Erzählt werden könnte auch, dass The Robocop Kraus aus zwei rivalisierenden Hardcore-Schülerbands entstanden sind. Dass sie deswegen zu Anfang Instrumente in die Hand nehmen mussten, die sie vorher noch nie gespielt hatten. Der Drummer beherrschte nur einen Beat (den aber kräftig), die Orgel fand sich beim Gitarristen auf dem Dachboden. Dass sie gerne Gerüchte über die Bandgeschichte streuen. Ein Beispiel? Ihr 2000er-Debütalbum "Inferno Nihilistique" soll von Gerlinde, der Mutter von Gitarrist Matthias geschrieben worden sein - inklusive Familienkrach, wenn der Sohn Mutters Riffs nicht nachspielen konnte. Und dass das Credo der Jungs, die man früher nur in Anzügen auf der Bühne sah, bis sie in letzter Zeit ihre Vorliebe für Flanellhemden entdeckt haben, lautet "Wir wollen Leute zum Tanzen animieren".
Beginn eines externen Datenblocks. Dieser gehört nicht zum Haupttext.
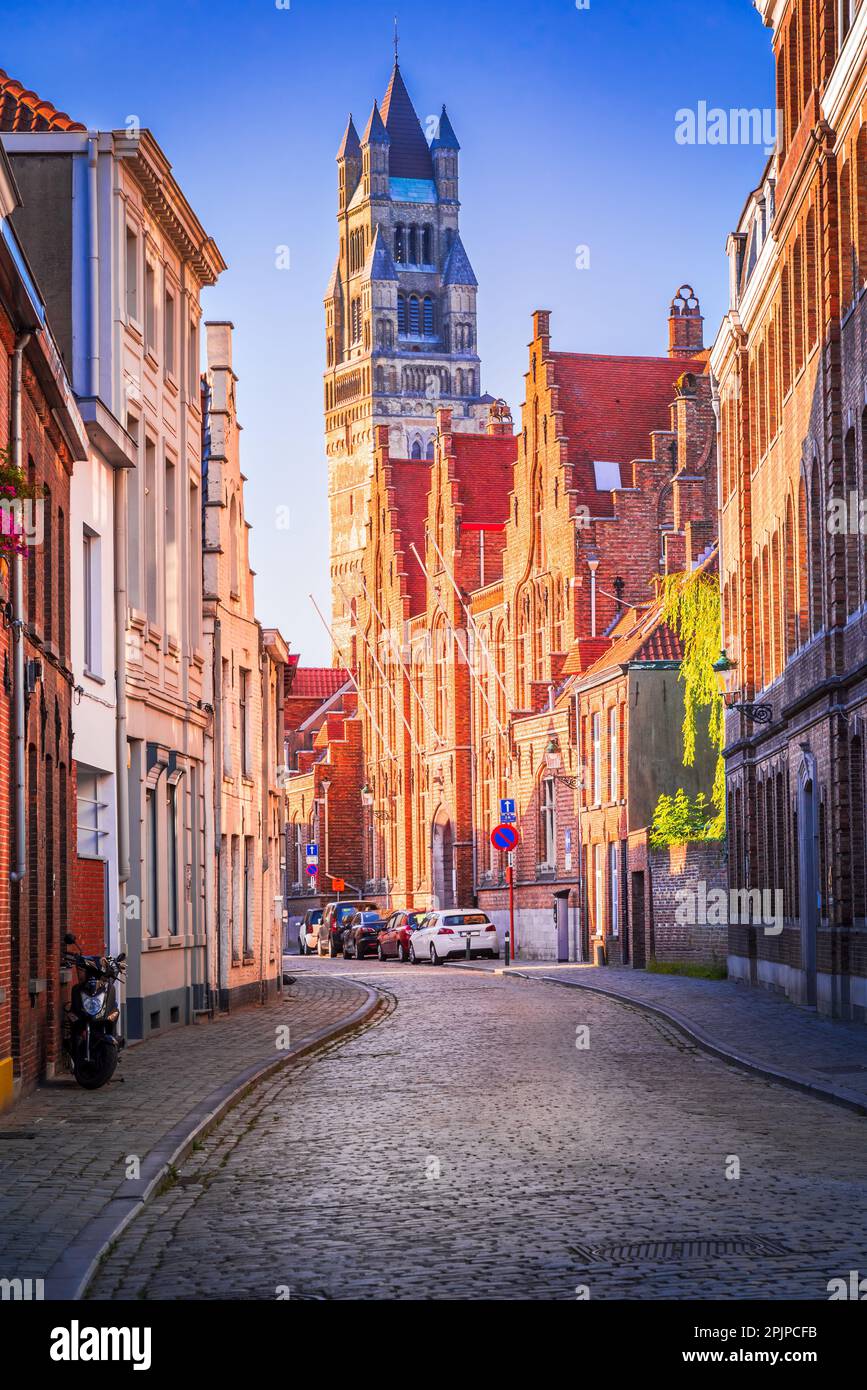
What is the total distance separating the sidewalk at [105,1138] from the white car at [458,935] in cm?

"Sound" aber ist lieber spröde, launisch, rebellisch. Ein bisschen Postpunk, ein wenig New Wave, Erinnerungen an die Sixties und die Eighties plus ein Schuss Soul. Zudem ist er sowohl philosophisch als auch humorvoll genug für Titelgebungen wie "In Fact You're Just Fiction", "Concerned, Your Secular Friends" und "Life Amazes Us Despite Our Miserable Future". Gute Titel, gute Songs. Die mal wieder dran erinnern, dass es diesen retro-klingenden-aber-experimentell-gemeinten Klang auch schon vor Franz Ferdinand und Bloc Party gab. Früher hatte der "Sound" der Nürnberger insbesondere auf der Bühne den wilden Charme des Enthusiasmus.

Die neue Reife

Doch auch geheimnisvolle Unbekannte reifen im Stillen vor sich hin: Dieser hier hat gelernt, alles etwas ruhiger zu nehmen. Nicht mehr alles auf einmal zu wollen, sondern brav Akkord an Akkord, Beat an Melodie zu reihen. Ohne dass der Zuhörer sich fühlt, als sei er gerade unter das musikalische Äquivalent der Hufe eines Rodeobullen geraten. Steht ihm, diese neue Reife - und wird vielleicht auch dafür sorgen, dass er ein paar neue Bekanntschaften in der Zuhörerschaft schließt. Immerhin wurde das Ganze diesen Sommer erstmals im großen Stil für festivalreif befunden.

Doch statt all dies zu erzählen, zu erklären, nippt "Sound" nur an seinem Bier. Bis die Tür aufgeht. "Da kommen meine Jungs. Besser ihr räumt schon mal die Billardtische beiseite. Heute findet der Showdown nämlich auf der Tanzfläche statt." Wie titelten "The Robocop Kraus" schon auf ihrer 2002er- Compilation so treffend: "As Long As We Dance We Are Not Dead".